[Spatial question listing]

--- Begin ---

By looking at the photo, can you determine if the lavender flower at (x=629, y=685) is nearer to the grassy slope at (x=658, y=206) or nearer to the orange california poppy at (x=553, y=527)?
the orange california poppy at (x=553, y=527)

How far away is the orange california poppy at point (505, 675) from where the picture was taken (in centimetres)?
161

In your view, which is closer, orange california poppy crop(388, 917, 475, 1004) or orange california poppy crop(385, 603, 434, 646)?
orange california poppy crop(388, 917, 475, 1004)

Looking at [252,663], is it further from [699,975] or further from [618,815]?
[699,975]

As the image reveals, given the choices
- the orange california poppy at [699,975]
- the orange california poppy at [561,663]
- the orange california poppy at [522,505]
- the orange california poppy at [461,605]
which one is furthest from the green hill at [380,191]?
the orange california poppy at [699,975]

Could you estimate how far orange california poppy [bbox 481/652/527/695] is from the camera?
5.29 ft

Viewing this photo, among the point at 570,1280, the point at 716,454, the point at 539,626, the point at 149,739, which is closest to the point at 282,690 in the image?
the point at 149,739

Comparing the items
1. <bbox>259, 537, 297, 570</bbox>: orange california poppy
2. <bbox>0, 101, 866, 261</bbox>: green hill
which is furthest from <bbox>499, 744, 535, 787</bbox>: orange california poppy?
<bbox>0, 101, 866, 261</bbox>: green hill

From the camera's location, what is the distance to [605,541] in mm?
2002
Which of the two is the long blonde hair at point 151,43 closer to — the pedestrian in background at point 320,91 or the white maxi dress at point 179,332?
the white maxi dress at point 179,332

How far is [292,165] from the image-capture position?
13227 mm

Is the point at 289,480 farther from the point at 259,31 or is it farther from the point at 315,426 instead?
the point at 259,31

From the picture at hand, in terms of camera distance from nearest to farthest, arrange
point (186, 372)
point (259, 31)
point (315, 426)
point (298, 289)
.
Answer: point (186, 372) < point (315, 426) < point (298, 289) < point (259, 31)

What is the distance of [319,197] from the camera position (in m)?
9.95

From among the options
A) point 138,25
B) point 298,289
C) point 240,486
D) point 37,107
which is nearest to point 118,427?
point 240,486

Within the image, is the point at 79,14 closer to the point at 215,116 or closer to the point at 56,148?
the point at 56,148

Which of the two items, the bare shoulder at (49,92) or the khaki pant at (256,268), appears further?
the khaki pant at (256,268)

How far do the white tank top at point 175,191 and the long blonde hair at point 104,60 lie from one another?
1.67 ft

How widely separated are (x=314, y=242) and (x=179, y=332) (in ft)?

--- End ---

* [TASK DESCRIPTION] Can you reproduce, word for word, every line of the listing from the one containing "Which of the two is" through the listing's last line, both ends included?

* [RESPONSE FOR THIS EXERCISE]
Which of the two is the long blonde hair at point 151,43 closer to — the pedestrian in background at point 320,91 or the white maxi dress at point 179,332?
the white maxi dress at point 179,332

How far is [292,165] from the image-capture position?
13227 mm

Is the point at 289,480 farther from the point at 259,31 or is it farther from the point at 315,426 instead?
the point at 259,31

From the picture at hand, in terms of camera distance from nearest to farthest, arrange
point (186, 372)
point (259, 31)
point (315, 426)
point (298, 289)
.
Answer: point (186, 372) < point (315, 426) < point (298, 289) < point (259, 31)

What is the distance of [319,197] from the camera position (in m)?
9.95

From among the options
A) point 138,25
B) point 298,289
C) point 240,486
D) point 37,107
which is nearest to point 118,427?
point 240,486

Within the image, is the point at 79,14 closer to the point at 215,116 or closer to the point at 56,148?
the point at 56,148

Which of the two items, the bare shoulder at (49,92) or the khaki pant at (256,268), appears further?
the khaki pant at (256,268)

How far do the white tank top at point 175,191 and the long blonde hair at point 104,60 lie from one another?
1.67 ft

How widely separated are (x=314, y=242) and (x=179, y=332) (in ft)?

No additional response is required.